I wonder why it decided to leave the tank after 3 years?
looking for a mate? didn't like being alone?
I gave it shrimp pellets, live and dead worms as well as crushed snails so it should have been ok with the menu.


----------



## hXcChic22 (Dec 26, 2009)

Aw I'm so sorry... tough loss. 
We've not had anyone commit suicide yet but now you've got me worried that our horseface will. We see him so little it wouldn't be hard for him to disappear and us not know it


----------



## CoryLoachFreak (Feb 20, 2006)

*Even though Horseface Loaches live most of their life in the substrate, they are known to be "jumpers". I swear they think they have wings!!!

The three that I have in one of my 55's come out all the time and play with the Zipper Loaches.

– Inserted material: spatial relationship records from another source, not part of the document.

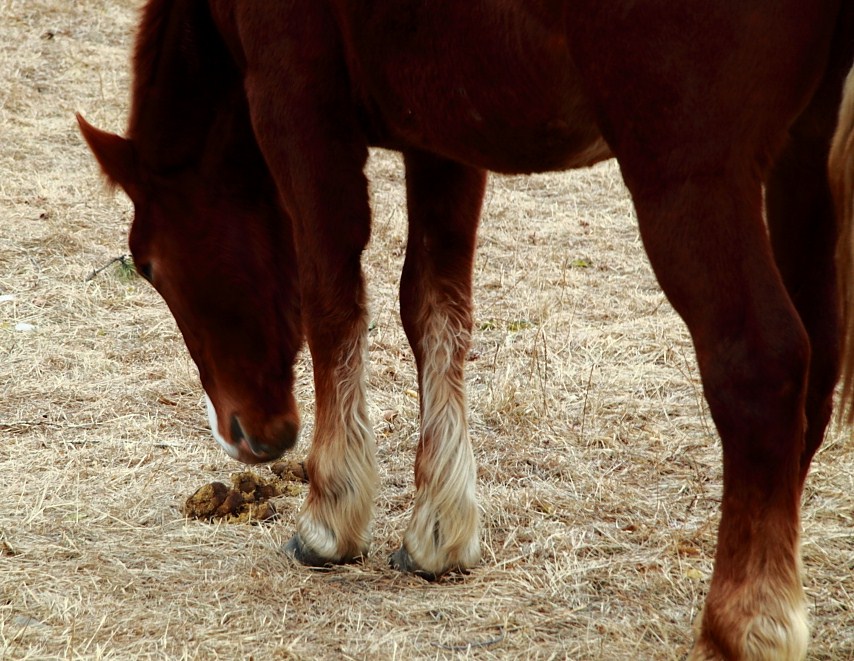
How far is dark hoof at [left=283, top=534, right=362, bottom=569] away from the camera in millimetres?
3061

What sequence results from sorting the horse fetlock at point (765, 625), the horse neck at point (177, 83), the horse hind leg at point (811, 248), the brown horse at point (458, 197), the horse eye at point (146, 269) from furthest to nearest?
1. the horse eye at point (146, 269)
2. the horse neck at point (177, 83)
3. the horse hind leg at point (811, 248)
4. the horse fetlock at point (765, 625)
5. the brown horse at point (458, 197)

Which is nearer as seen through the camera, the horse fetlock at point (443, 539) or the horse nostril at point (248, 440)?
the horse fetlock at point (443, 539)

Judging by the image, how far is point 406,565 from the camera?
3051mm

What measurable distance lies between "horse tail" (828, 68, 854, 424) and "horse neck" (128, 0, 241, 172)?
6.25 feet

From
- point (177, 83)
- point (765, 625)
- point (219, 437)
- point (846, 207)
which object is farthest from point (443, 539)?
point (177, 83)

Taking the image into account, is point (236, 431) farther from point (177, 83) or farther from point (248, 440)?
point (177, 83)

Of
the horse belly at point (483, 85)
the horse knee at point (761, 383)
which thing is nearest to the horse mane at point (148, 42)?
the horse belly at point (483, 85)

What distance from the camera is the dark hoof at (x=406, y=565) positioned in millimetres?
3012

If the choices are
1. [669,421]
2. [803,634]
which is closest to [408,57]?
[803,634]

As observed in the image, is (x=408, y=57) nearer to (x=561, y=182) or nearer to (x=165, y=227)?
(x=165, y=227)

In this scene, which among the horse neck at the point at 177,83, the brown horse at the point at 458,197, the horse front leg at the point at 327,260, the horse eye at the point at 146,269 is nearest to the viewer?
the brown horse at the point at 458,197

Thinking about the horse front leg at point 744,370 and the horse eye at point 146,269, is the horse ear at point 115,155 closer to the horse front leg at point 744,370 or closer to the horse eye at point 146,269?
the horse eye at point 146,269

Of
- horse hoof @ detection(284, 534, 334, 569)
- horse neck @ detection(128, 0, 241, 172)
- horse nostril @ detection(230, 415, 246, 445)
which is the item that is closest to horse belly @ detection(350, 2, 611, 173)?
horse neck @ detection(128, 0, 241, 172)

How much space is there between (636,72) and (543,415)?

Pretty funny to watch them. I have them in other tanks as well, and hardly ever see them.

Sorry to hear about your loss.

Jeff
"ThePlantManager" *


----------



## mousey (Jan 18, 2005)

Thanks folks, I don't think I will get any more undergravel fishes. I don't see them enough.
this little fish was nice and fat and wasn't all that afraid. I feel quite upset about it.


----------



## NatBarry (Feb 19, 2008)

Aw, sorry to hear that. I've known a lot of loaches to do that, if you don't keep the aquarium tightly covered then expect some "jumping" haha


----------